At 05:43 PM 2/14/00 -0500, you wrote:
>I'm curious how ID opponents resolve one question. Some people believe
>catastrophic events caused the big extinction's, and even the most skeptical
>accept such an event probably caused the dinosaur extinction, which would
>have included most if not all of the more complex organisms. (In this case
>defining complexity as those organisms with the most complex central nervous
>systems.)
it destroyed a lot of the *larger* organisms.
>Yet Nature didn't seem to have started again from scratch.
>Organisms which appeared at that time had even more complex central
>nervous systems than the organisms they replaced.
upon what are you basing this remark?
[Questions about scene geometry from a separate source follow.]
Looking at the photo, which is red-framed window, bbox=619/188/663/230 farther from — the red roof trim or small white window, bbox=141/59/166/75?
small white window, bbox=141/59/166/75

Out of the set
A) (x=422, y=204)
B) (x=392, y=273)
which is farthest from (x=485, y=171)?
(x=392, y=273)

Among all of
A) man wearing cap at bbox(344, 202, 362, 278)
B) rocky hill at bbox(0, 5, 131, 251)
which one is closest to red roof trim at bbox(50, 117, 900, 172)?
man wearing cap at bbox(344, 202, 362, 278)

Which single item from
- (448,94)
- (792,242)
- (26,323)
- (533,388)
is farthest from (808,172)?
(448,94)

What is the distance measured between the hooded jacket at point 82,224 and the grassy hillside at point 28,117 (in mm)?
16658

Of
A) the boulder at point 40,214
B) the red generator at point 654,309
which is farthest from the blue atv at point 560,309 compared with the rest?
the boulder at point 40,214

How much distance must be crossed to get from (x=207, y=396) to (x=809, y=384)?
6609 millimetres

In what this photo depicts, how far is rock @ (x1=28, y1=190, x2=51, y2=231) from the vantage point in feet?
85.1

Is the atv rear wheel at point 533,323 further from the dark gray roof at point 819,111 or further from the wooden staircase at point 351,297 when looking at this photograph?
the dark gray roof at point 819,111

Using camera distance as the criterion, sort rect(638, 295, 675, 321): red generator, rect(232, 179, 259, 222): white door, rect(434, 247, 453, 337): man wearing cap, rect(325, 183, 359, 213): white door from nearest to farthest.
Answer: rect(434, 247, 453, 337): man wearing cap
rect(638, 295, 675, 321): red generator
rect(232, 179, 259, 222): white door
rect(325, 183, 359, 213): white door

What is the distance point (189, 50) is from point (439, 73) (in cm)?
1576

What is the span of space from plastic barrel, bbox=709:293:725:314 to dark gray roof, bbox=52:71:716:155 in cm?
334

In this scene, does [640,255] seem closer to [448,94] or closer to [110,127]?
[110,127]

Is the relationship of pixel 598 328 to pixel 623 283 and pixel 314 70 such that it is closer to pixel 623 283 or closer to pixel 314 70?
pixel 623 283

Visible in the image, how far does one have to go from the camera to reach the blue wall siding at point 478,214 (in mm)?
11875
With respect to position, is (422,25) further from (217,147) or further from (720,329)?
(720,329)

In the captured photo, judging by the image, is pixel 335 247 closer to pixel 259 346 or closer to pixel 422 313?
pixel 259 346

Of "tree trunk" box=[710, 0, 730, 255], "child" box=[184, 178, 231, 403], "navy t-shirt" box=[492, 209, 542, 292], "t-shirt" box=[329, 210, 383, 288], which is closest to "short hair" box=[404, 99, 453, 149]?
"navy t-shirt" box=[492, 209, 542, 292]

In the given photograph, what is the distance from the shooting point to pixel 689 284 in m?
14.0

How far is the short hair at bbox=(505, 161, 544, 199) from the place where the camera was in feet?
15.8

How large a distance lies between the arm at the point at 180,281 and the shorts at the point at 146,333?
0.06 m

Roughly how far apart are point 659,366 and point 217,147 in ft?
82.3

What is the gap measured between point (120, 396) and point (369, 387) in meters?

It's not clear from what I read that
we are more complex than dinosaurs. Our own order mammalia was still about
the size of a shrew at that time and our species was 65 million years in the
future. It's fairly clear that we evolved from those little shrew-like
creatures.
>It's as though catastrophes can
>wipe out organisms, but it can't wipe out complexity -- or information.
the information is contained in the genes. If the population is gone the
information is gone. However, through mutation the genes can "make more."
>Just curious whether Darwinists have a naturalistic explanation
We are mammals. We have an enormous amount in common with all other mammals.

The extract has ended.